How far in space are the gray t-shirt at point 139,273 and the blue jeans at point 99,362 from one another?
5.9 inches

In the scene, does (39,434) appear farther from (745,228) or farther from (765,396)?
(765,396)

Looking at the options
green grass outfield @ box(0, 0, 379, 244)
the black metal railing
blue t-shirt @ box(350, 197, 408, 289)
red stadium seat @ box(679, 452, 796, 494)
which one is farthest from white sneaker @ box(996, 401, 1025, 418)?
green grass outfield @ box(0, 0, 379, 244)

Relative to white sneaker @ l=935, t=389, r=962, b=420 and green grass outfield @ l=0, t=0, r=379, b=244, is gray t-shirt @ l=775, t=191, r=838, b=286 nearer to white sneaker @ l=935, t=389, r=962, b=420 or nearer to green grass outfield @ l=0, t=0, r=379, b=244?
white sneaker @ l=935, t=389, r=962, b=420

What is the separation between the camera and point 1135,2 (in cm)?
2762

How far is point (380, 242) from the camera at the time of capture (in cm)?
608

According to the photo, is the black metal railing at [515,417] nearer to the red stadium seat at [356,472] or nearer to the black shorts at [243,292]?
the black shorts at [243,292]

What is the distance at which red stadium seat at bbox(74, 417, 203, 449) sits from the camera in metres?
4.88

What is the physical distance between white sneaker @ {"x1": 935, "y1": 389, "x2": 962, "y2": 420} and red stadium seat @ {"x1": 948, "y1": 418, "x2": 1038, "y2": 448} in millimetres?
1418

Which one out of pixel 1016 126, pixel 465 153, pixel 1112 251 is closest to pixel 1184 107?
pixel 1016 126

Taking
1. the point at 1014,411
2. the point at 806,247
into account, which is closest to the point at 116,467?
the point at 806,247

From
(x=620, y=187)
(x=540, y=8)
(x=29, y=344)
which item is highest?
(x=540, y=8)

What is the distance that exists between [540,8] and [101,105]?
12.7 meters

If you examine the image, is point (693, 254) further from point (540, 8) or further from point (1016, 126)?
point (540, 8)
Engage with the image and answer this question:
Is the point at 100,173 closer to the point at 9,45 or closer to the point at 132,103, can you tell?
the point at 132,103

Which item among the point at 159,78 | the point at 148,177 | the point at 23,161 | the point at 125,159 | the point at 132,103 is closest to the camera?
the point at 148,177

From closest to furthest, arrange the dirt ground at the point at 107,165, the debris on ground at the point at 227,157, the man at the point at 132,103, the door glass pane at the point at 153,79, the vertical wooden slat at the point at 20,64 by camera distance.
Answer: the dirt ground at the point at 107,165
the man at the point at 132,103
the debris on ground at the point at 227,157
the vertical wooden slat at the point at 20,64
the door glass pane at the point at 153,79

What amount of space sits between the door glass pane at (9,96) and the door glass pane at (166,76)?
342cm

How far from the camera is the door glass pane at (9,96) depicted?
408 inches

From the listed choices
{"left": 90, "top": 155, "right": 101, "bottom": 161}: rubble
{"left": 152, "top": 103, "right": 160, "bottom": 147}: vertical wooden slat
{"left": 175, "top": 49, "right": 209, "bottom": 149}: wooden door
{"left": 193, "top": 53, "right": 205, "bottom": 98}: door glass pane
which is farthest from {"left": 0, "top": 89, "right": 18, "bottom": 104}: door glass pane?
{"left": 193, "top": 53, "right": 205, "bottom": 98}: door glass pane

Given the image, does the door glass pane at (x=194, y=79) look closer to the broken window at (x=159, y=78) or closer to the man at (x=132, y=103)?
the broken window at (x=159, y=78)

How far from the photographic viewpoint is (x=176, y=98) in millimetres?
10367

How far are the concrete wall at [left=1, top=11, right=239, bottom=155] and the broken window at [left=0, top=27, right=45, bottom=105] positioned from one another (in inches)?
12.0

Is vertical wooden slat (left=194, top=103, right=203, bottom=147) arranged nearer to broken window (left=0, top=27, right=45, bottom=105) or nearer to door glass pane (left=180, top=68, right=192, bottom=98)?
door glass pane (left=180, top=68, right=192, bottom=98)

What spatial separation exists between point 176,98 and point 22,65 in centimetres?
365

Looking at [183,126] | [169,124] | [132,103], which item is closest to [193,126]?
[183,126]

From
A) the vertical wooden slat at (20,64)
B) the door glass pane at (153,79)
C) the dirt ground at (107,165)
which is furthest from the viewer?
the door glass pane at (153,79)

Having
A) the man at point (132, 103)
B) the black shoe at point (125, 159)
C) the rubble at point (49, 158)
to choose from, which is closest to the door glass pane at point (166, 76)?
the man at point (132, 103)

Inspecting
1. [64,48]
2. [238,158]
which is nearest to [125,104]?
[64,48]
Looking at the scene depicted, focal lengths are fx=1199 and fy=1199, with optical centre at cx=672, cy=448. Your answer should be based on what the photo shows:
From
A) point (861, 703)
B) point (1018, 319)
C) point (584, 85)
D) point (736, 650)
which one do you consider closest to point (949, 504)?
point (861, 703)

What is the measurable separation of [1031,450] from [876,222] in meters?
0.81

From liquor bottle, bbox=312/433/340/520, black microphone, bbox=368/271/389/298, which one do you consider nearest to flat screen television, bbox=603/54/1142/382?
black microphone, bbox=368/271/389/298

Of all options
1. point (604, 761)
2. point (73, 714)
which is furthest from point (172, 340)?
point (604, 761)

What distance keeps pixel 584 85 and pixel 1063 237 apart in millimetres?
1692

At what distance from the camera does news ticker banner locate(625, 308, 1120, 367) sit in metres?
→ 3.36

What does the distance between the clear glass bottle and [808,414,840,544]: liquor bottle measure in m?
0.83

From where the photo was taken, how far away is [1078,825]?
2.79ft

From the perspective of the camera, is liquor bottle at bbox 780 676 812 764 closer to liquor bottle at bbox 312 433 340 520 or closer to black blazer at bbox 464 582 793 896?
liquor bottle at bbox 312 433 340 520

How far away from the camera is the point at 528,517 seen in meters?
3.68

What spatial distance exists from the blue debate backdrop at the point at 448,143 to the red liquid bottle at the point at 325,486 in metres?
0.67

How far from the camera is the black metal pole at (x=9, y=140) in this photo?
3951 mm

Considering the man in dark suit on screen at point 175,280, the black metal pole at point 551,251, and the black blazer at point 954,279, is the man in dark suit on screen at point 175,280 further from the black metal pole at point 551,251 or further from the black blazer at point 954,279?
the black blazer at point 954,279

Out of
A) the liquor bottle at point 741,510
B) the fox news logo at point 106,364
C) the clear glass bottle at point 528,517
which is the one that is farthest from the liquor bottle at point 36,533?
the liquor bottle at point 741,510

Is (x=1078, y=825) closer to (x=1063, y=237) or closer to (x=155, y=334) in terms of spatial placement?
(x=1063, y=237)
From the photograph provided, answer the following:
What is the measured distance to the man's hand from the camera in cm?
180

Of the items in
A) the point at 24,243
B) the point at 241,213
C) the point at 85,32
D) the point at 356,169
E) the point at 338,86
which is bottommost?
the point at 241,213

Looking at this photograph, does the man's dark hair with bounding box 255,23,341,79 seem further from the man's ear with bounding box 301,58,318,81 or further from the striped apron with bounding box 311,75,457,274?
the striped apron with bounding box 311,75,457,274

......

◆ **What to do**: Copy out everything from the line containing "At what distance" down to the end of the records, keeping each line unchanged.

◆ **Result**:
At what distance from the camera does news ticker banner locate(625, 308, 1120, 367) sit in metres?
→ 3.36

What does the distance between the clear glass bottle and [808,414,840,544]: liquor bottle measure in m?
0.83

From where the photo was taken, how far away is [1078,825]?
2.79ft

From the perspective of the camera, is liquor bottle at bbox 780 676 812 764 closer to liquor bottle at bbox 312 433 340 520 or closer to black blazer at bbox 464 582 793 896?
liquor bottle at bbox 312 433 340 520

How far away from the camera is the point at 528,517 seen in meters?
3.68

What spatial distance exists from the blue debate backdrop at the point at 448,143 to the red liquid bottle at the point at 325,486 in metres?
0.67

How far from the camera is the black metal pole at (x=9, y=140) in this photo?
3951 mm

Considering the man in dark suit on screen at point 175,280, the black metal pole at point 551,251, and the black blazer at point 954,279, is the man in dark suit on screen at point 175,280 further from the black metal pole at point 551,251 or further from the black blazer at point 954,279?
the black blazer at point 954,279

Out of
A) the liquor bottle at point 741,510
B) the fox news logo at point 106,364
C) the clear glass bottle at point 528,517
which is the one that is farthest from the liquor bottle at point 36,533?
the liquor bottle at point 741,510

Is (x=1078, y=825) closer to (x=1063, y=237) or closer to (x=155, y=334) in terms of spatial placement?
(x=1063, y=237)
From the photograph provided, answer the following:
What is the measured distance to the man's hand from the camera in cm?
180

Of the items in
A) the point at 24,243
B) the point at 241,213
C) the point at 85,32
D) the point at 356,169
E) the point at 338,86
which is bottommost?
the point at 241,213

Looking at this photograph, does the man's dark hair with bounding box 255,23,341,79 seem further from the man's ear with bounding box 301,58,318,81 or further from the striped apron with bounding box 311,75,457,274?
the striped apron with bounding box 311,75,457,274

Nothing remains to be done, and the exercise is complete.